→ WHAT THE EXERCISE ASKS:
Find all lines below containing the string "stopper" and return them.

(Records excerpted from a collection)
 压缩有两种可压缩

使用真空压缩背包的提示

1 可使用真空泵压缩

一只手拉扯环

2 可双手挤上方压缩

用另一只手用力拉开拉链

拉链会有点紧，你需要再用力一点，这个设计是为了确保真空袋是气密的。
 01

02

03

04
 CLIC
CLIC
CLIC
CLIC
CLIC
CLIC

...

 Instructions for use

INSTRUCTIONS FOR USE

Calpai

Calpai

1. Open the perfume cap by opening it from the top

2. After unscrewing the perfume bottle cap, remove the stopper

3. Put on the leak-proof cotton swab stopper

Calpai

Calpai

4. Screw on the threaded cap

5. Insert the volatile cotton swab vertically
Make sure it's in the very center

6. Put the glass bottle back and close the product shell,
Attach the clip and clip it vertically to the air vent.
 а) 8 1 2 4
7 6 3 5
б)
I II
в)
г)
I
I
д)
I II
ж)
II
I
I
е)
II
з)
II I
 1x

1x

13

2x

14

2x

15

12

→ TASK RESPONSE:
2. After unscrewing the perfume bottle cap, remove the stopper
3. Put on the leak-proof cotton swab stopper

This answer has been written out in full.